In the previous article of the series, we talked about Neural Networks, giving an introduction of its structure, architecture, neurons, layers and so on. We also studied that it is necessary to have as much data as possible to train the neural network so that it will be able to generalize the data and achieve a high accuracy.
In this second part of this series, we will see how to divide this data into different datasets and the reason why we must do this. We will also introduce problemas related to underfitting and overfitting, and some robust techniques that are used to solve these problems. If you want to read the first article of this series, feel free to acess through this link.
When developing a new neural network system, it is necessary to split our entire data into three sets: train, development and test set.
The workflow is that you keep on training the neural network using the training set and use the development (also called hold-out or simply dev) set to see which one of the different trained models performs best. This training set will be exclusively used to update the weights and biases of the neural network. After training for a number of times, this development set is used to give an estimative of how well the neural network is doing, which can be used to verify which model achieved the best performance.

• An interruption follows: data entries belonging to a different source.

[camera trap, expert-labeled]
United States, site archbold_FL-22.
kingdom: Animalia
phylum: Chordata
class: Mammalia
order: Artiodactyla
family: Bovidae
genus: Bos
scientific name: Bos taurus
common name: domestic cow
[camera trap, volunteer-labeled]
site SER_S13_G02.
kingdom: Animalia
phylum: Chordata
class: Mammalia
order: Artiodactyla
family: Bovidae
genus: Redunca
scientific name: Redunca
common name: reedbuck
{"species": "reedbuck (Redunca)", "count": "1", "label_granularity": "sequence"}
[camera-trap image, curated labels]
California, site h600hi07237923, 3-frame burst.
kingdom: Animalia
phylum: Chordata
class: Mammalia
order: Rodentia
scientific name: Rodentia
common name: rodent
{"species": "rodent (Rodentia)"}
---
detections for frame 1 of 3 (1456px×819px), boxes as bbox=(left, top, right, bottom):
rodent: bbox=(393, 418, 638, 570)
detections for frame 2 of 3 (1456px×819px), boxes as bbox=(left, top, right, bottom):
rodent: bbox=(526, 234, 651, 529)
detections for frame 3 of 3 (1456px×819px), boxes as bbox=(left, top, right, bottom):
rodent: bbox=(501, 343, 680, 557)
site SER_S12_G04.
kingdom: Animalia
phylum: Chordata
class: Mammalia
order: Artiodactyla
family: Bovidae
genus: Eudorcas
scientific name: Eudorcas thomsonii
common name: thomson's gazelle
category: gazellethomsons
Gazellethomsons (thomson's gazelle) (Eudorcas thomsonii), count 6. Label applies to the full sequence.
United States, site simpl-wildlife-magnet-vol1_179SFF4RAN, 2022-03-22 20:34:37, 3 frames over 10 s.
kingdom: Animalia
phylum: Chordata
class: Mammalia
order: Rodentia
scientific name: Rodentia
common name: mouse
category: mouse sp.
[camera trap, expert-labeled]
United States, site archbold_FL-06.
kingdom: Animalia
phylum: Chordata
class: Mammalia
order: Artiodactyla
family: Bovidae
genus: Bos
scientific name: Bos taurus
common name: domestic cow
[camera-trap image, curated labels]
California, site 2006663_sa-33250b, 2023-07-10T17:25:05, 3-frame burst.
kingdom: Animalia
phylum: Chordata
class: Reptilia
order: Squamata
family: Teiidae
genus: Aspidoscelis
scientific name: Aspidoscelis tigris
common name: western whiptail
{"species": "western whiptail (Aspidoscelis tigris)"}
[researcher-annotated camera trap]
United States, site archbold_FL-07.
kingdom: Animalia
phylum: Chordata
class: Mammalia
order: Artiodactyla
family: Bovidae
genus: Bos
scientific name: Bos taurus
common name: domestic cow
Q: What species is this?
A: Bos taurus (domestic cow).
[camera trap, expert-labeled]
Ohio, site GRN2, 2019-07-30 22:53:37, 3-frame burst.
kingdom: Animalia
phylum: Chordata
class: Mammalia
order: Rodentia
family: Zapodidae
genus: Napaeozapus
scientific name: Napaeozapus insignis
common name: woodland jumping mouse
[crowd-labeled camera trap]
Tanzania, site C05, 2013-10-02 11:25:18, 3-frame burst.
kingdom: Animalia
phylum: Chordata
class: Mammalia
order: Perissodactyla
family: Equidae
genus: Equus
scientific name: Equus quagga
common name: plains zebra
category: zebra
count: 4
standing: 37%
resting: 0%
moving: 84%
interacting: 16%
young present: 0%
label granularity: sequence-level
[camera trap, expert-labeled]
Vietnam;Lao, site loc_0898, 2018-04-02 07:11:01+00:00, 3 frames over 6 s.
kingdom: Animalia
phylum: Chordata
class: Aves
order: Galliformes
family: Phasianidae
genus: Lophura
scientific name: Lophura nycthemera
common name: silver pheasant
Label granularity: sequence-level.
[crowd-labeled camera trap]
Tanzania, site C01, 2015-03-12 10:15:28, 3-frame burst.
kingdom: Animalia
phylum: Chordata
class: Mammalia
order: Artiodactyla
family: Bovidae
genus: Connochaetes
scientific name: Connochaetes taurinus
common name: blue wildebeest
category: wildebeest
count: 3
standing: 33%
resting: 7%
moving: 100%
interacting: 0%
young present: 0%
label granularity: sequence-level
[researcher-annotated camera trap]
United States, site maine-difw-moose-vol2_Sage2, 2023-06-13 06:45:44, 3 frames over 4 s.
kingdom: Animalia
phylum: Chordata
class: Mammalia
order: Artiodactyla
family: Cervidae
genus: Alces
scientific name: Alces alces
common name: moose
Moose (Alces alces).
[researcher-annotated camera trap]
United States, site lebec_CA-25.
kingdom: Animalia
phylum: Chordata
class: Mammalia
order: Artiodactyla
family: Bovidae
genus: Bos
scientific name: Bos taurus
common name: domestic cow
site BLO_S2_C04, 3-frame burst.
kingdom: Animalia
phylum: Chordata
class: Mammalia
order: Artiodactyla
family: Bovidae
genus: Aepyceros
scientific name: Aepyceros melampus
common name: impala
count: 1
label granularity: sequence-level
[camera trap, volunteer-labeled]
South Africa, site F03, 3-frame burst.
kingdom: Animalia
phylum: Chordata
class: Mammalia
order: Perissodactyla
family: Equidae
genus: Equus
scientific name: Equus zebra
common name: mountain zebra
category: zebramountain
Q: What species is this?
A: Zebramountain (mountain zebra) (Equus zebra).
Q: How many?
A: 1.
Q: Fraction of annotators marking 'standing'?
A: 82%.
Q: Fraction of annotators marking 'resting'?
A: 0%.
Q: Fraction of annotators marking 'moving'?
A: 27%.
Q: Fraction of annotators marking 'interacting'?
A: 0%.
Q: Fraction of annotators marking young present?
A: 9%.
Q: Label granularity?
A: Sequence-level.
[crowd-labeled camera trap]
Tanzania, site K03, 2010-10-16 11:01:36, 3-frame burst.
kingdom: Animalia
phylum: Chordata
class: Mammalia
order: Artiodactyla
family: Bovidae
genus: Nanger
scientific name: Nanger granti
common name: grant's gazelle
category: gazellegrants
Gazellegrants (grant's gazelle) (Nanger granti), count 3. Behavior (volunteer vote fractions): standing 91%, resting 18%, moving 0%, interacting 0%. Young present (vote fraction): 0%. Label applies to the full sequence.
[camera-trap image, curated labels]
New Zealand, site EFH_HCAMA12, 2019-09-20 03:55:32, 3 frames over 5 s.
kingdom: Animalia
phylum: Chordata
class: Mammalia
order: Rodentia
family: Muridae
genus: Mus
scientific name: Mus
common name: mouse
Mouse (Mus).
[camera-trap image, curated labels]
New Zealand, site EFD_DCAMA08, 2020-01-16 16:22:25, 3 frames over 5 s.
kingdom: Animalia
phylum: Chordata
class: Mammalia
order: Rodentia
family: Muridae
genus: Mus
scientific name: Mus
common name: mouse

After having done this for long enough and when you have a final model that you want to evaluate, you can take the best model and evaluate on the test set to get an unbiased estimate of how well your neural network is performing. This test set is very important and must be used only when the training is already over. By doing this, we can verify if the system is capable of doing well on data that it has never seen, which will be the case when this neural network is used in any type of application.
It is important to choose the dev and test sets from the same distribution and it must be taken randomly from all the data. Besides, you must choose a dev set and test set to reflect data you expect to get in the future. For example, consider the case where you have access to 100 k high-resolution images of cats that will be used as training set. If your application will run in such a device that acquires photos of cats with low resolution, both your test and dev set must have low resolution photos of cats. Otherwise, the accuracy found when testing your system will not be meaningful for the application that your system was developed to work.
The proportion of images for each set depends on the quantity of data that you have. In the previous era of deep learning, it was common to split the entire data in 60/20/20% (train/dev/test). However, since nowadays the amount of information is much higher, it is common use to split the data in (98/1/1%) or something around this proportion.
Consider now an example where you have 100 k images of cats from the web (which has a high resolution) and 8 k images from the target distribution, (images that has the same quality of your application). In this case, you could have a dev and test set with 2k images each, and the remaining 104 k images to the training set. However, based on what you learned, what is the best way to divide this images? The figure below shows how you should perform.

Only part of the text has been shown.